The online biomedical resource Europe PubMed Central announced the winner of its first Access to Understanding science-writing competition on 11 March.

Anna Kinsey, engagement manager for Europe PMC, says the competition has a different focus to other science-writing prizes. “We were asking people to write about something that had already been published as a research article…our emphasis wasn’t on [writing] something that you’d read in a newspaper,” she says.

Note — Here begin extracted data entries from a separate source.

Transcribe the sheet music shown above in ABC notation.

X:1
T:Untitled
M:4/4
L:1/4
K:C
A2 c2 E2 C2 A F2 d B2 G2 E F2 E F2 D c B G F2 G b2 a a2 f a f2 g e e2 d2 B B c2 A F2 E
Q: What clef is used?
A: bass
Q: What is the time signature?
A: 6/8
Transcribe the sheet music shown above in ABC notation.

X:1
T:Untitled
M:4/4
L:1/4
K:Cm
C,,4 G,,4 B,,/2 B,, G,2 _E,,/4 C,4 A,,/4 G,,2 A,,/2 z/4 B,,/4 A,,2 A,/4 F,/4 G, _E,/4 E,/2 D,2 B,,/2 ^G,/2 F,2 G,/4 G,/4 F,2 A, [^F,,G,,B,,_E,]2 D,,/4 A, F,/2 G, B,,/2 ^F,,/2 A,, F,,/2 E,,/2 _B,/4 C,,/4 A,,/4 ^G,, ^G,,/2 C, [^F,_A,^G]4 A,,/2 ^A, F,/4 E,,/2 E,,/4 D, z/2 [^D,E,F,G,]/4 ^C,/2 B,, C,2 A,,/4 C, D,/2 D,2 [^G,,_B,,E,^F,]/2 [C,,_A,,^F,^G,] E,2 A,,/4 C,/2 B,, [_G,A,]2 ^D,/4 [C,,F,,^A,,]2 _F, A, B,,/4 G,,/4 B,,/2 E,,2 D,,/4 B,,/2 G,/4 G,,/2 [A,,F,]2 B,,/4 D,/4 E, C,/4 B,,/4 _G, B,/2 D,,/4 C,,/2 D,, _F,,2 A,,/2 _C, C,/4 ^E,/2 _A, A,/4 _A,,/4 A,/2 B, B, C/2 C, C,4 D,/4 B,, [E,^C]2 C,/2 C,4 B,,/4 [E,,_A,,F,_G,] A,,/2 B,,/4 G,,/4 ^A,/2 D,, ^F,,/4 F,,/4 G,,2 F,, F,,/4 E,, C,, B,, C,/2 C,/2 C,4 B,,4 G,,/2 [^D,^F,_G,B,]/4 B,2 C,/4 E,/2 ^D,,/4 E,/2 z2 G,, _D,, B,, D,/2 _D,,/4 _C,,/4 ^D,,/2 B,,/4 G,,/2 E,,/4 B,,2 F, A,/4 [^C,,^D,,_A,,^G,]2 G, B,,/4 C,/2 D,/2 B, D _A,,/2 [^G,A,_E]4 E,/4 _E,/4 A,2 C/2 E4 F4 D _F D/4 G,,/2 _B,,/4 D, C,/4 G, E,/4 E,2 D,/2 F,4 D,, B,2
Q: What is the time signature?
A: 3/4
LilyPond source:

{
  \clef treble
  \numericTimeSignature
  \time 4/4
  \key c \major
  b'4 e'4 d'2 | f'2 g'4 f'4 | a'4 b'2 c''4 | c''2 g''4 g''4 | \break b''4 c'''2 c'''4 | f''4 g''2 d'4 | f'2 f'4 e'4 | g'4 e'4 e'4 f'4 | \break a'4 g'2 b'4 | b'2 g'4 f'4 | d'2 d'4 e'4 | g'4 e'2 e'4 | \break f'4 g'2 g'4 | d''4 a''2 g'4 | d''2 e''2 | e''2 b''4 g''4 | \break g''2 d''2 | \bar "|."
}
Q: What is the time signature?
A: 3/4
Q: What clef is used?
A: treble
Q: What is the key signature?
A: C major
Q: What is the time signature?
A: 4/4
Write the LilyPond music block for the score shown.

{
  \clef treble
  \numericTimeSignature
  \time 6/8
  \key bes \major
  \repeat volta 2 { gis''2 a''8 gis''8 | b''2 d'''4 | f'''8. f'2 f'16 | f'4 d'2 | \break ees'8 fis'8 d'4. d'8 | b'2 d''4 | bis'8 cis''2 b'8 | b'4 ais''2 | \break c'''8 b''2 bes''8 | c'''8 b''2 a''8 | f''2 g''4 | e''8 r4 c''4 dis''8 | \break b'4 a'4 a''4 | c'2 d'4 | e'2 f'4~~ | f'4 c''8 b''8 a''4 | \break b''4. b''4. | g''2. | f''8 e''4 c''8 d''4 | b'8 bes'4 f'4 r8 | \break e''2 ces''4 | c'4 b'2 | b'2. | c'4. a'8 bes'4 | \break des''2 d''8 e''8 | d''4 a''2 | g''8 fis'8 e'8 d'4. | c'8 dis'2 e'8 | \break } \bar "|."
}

Entrants, who were all PhD students or early-career researchers, were asked to write an easily comprehensible 800-word explanation of one of nine pre-selected papers.

The winner, Emma Pewsey, PhD student in materials science at the University of Cambridge, beat nearly 400 other hopefuls with her summary on detecting focal osteoporosis.

Sharmila Nebhrajani, chief executive of the Association of Medical Research Charities, led the competition’s judges. She explains that writing summaries for lay readers is a particular skill. “These articles were not aimed as newspaper articles. I think this is a different writing muscle.”

She says that writing in this way is becoming more important. “We are increasingly having, amongst patients and the public, lay readers of articles who are very interested and motivated to find out about research and what it means for them.”

Kinsey says the competition recognises that, although Europe PMC makes research available, this is not necessarily the same as making research understandable. “Although it’s freely there for somebody to read, it doesn’t mean that it’s easily understood, so we were trying to take that a step further,” she explains.

Kinsey says she hopes that such summaries will become more common. She notes that some journals, including eLife, which will be publishing Pewsey’s winning article, and PLOS Medicine, include them as a matter of course.